Spain’s second national emergency from the pandemic is not as restrictive as the mandatory home confinement Sánchez ordered in March and lasted for six weeks before gradually being relaxed as the number of new confirmed cases declined.

“There is no home confinement in this state of emergency, but the longer we stay home, the safer we will be,” he said.

“Everyone knows what they have to do.”

The authorities want to avoid a second complete shutdown of the country of 47 million to avoid dealing another blow to the economy.

But with the infection rate picking up steam since it began to rise again in August, health experts have called for action at the national level, arguing that the crisis requires more than a patchwork of regional measures.

Residents with masks walk down an almost empty street in Pamplona (Alvaro Barrientos / AP)

Several regional leaders, who run Spain’s decentralized health system, had in recent days called for the national government to declare a state of national emergency.

The state of emergency makes it easy for authorities to take swift action without having to get many types of public health restrictions approved by a judge.
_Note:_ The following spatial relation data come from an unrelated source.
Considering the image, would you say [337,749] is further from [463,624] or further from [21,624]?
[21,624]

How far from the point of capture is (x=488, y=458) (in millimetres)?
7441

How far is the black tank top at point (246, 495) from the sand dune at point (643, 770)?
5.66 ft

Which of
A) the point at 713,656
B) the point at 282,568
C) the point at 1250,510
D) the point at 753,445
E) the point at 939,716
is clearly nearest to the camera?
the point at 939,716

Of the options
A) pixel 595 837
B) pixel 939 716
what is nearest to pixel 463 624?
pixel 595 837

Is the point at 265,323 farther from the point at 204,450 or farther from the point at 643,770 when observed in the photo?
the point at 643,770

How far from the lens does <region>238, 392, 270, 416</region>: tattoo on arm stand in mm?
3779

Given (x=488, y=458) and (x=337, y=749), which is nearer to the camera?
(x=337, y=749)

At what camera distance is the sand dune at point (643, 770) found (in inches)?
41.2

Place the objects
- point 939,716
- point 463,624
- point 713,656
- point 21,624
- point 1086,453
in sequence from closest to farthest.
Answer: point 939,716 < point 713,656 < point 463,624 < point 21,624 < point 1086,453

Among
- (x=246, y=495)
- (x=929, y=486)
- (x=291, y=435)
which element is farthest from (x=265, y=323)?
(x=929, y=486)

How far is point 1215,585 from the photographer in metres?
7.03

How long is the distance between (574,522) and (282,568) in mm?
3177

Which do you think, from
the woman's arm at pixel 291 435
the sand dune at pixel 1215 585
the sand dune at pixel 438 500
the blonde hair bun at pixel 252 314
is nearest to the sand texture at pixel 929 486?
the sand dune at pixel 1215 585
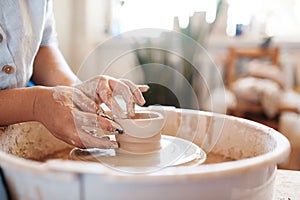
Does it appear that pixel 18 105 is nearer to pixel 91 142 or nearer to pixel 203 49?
pixel 91 142

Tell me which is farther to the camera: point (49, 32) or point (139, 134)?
point (49, 32)

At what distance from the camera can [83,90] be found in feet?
2.33

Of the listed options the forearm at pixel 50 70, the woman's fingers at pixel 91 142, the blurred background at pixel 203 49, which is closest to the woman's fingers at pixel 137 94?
the woman's fingers at pixel 91 142

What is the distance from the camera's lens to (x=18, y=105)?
61 cm

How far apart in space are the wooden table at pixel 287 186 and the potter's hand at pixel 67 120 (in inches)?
12.5

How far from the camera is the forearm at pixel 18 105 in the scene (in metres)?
0.61

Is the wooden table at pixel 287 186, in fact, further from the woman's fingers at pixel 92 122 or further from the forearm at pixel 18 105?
the forearm at pixel 18 105

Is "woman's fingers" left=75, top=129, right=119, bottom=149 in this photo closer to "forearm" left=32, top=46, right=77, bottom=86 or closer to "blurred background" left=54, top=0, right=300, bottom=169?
"forearm" left=32, top=46, right=77, bottom=86

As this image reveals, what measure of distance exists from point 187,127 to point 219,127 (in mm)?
78

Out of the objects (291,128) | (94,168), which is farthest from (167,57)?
(94,168)

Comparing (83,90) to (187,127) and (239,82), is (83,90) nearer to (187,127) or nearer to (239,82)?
(187,127)

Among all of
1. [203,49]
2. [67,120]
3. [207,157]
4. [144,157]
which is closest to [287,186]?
[207,157]

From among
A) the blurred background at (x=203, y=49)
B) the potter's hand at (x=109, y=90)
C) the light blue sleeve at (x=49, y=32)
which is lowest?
the blurred background at (x=203, y=49)

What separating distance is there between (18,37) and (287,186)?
55 cm
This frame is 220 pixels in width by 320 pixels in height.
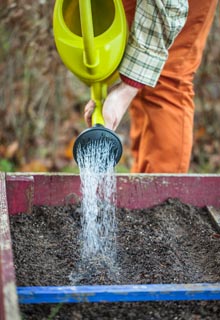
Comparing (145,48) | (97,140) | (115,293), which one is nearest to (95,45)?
(145,48)

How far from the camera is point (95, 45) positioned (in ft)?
7.73

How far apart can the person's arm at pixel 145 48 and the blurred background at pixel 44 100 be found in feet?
4.51

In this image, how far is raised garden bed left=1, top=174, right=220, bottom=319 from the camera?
1.71 metres

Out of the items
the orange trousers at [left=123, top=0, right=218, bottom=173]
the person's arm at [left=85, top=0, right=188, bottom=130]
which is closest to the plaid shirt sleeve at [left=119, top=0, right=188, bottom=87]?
the person's arm at [left=85, top=0, right=188, bottom=130]

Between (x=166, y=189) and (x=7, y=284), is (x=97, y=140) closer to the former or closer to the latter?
(x=166, y=189)

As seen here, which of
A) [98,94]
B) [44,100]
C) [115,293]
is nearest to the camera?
[115,293]

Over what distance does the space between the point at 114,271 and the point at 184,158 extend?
98cm

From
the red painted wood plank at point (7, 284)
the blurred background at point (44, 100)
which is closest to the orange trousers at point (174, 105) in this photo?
the blurred background at point (44, 100)

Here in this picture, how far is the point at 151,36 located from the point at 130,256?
0.70 meters

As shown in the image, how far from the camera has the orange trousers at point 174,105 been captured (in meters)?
2.77

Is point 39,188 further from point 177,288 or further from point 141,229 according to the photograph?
point 177,288

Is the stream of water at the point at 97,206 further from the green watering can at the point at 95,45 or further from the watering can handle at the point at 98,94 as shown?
the watering can handle at the point at 98,94

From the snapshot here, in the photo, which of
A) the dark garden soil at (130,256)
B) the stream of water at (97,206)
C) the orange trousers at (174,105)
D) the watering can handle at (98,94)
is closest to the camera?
the dark garden soil at (130,256)

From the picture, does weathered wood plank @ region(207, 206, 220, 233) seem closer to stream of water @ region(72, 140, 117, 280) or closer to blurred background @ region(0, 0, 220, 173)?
stream of water @ region(72, 140, 117, 280)
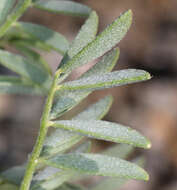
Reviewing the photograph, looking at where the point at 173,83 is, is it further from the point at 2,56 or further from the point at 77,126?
the point at 77,126

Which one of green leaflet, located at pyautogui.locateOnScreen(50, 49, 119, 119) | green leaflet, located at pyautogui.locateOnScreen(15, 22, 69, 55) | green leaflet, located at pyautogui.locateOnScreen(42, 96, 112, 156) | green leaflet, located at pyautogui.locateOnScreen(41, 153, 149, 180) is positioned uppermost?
green leaflet, located at pyautogui.locateOnScreen(15, 22, 69, 55)

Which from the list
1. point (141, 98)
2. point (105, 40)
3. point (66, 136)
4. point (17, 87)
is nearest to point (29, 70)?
point (17, 87)

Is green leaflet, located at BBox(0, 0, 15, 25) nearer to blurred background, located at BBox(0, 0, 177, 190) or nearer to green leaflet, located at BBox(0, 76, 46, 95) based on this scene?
green leaflet, located at BBox(0, 76, 46, 95)

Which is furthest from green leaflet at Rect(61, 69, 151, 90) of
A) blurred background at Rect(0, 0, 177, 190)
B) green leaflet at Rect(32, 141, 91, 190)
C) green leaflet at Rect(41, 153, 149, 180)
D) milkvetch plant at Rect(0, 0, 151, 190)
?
blurred background at Rect(0, 0, 177, 190)

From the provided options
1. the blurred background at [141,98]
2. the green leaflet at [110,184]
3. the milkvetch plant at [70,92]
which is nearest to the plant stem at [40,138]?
the milkvetch plant at [70,92]

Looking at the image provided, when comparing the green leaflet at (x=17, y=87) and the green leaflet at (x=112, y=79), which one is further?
the green leaflet at (x=17, y=87)

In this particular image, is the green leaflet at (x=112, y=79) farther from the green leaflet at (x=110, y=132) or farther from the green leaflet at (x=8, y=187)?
the green leaflet at (x=8, y=187)
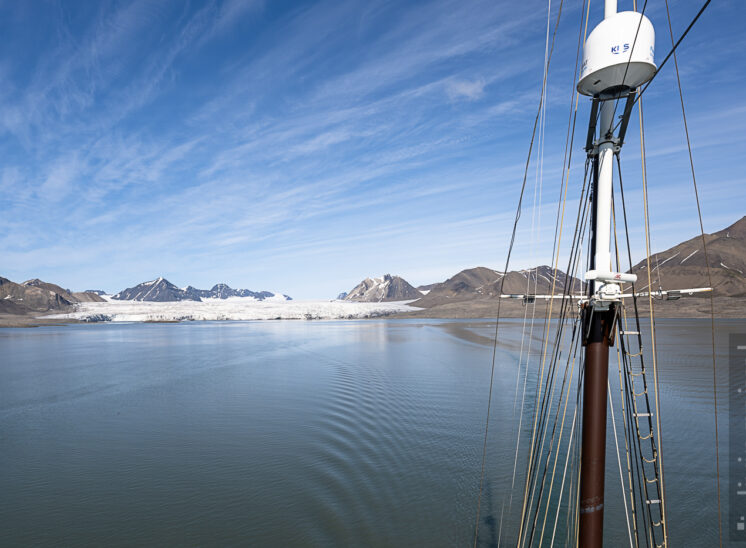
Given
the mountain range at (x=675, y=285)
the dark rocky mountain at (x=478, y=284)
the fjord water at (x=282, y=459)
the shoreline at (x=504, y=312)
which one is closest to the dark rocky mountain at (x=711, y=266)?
the mountain range at (x=675, y=285)

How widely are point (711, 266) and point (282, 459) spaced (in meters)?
114

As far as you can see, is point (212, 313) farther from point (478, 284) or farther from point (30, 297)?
point (478, 284)

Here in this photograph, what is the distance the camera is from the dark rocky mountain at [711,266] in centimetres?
7241

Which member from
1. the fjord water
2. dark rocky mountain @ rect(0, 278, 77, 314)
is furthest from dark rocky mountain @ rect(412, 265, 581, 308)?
dark rocky mountain @ rect(0, 278, 77, 314)

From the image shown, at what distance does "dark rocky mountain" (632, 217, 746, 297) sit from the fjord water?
6092 centimetres

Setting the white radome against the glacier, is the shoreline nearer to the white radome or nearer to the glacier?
the glacier

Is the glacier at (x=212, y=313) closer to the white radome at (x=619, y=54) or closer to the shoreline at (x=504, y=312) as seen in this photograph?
the shoreline at (x=504, y=312)

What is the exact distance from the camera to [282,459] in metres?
8.70

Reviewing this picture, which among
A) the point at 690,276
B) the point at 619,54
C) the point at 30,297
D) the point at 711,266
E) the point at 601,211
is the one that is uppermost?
the point at 711,266

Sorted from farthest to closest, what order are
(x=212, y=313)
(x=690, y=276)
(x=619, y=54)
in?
(x=212, y=313)
(x=690, y=276)
(x=619, y=54)

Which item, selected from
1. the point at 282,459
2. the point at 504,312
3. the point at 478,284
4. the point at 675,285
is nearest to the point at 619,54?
the point at 282,459

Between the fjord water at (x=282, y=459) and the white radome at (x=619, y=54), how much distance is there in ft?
19.9

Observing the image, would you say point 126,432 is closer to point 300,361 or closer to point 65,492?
point 65,492

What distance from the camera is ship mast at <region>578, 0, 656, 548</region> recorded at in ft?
10.3
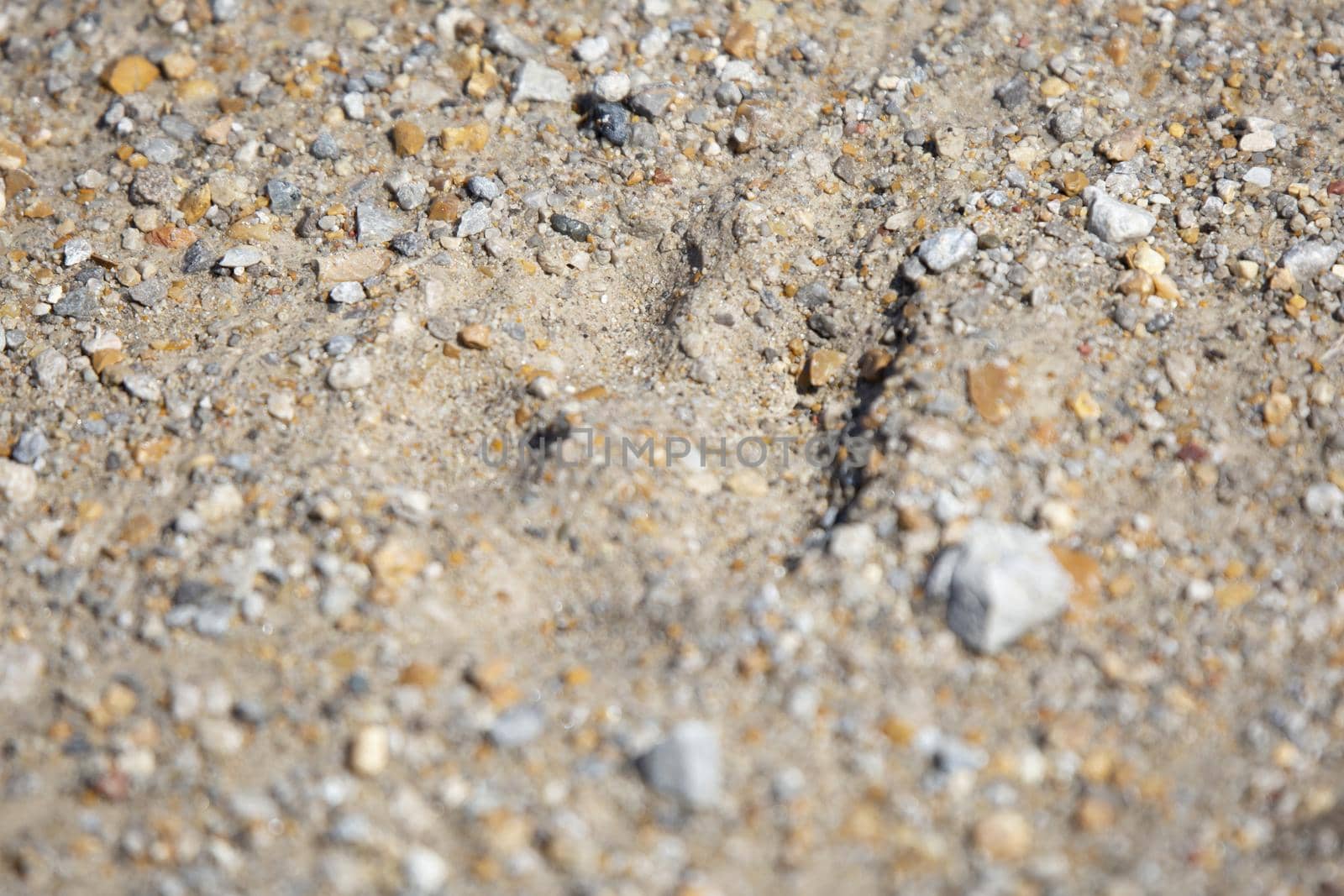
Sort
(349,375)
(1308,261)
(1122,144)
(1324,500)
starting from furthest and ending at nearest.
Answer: (1122,144) → (1308,261) → (349,375) → (1324,500)

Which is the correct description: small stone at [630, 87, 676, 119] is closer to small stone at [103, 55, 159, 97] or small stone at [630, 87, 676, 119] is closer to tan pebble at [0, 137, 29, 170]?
small stone at [103, 55, 159, 97]

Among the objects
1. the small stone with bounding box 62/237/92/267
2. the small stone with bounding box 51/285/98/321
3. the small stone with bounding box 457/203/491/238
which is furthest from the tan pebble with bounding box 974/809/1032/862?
the small stone with bounding box 62/237/92/267

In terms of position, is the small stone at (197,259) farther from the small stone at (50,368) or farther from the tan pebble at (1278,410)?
the tan pebble at (1278,410)

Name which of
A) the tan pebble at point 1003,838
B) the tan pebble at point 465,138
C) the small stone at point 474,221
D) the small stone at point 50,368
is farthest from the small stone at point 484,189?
the tan pebble at point 1003,838

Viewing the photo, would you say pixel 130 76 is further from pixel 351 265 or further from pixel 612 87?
pixel 612 87

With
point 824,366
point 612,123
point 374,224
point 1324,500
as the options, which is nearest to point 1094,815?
point 1324,500

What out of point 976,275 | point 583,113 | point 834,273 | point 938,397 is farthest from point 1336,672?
point 583,113

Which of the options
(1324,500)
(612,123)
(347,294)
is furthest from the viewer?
(612,123)
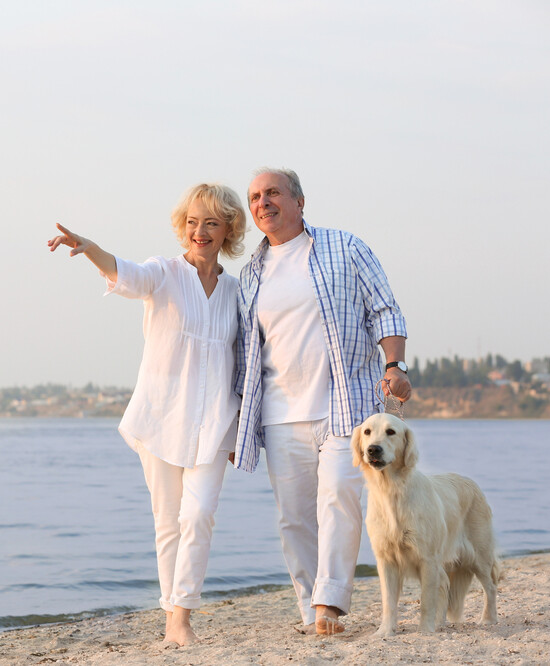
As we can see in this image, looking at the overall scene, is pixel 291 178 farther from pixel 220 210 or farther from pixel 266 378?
pixel 266 378

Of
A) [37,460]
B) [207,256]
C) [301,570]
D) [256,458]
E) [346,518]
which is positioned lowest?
[37,460]

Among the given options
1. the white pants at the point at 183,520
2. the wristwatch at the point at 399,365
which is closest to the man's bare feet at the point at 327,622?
the white pants at the point at 183,520

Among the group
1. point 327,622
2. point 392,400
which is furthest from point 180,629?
point 392,400

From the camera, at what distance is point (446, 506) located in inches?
179

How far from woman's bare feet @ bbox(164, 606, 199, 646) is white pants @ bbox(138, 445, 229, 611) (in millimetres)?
46

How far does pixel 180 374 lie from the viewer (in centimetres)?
474

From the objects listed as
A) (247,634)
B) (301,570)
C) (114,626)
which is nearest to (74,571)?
(114,626)

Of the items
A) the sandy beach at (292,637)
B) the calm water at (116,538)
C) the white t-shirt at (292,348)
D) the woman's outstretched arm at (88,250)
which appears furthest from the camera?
the calm water at (116,538)

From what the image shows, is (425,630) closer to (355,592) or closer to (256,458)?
(256,458)

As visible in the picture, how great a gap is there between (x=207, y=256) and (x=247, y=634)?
92.0 inches

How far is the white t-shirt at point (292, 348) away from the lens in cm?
463

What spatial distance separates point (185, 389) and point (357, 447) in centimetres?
108

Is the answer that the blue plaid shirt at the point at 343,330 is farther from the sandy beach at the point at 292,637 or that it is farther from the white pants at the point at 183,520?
the sandy beach at the point at 292,637

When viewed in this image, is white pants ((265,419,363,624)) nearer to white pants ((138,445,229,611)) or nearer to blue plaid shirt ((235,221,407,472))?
blue plaid shirt ((235,221,407,472))
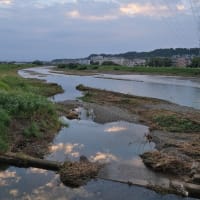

Some judges have rejected efforts to limit the movements of people in certain regions, which has caused confusion among the population.

Spain this week became the first European country to exceed one million officially registered Covid-19 cases.

But Sánchez admitted in a nationally televised speech on Friday that the true number could be more than three million due to test gaps and other factors.

Spain reported nearly 20,000 new daily cases and 231 more deaths on Friday, bringing the death toll in the pandemic to 34,752.

Confirmed cases are increasing in the peninsula, the Balearic Islands and the two African enclaves of Spain.

Under the first state of emergency, Spanish military battalions were deployed to disinfect nursing homes and establish field hospitals.

Until now, this has not been necessary, as Spain’s nursing homes are better prepared and its hospitals have a slower but steady increase in cases.

“The loss of life must be as low as possible, but we must also protect our economy,” Sánchez said.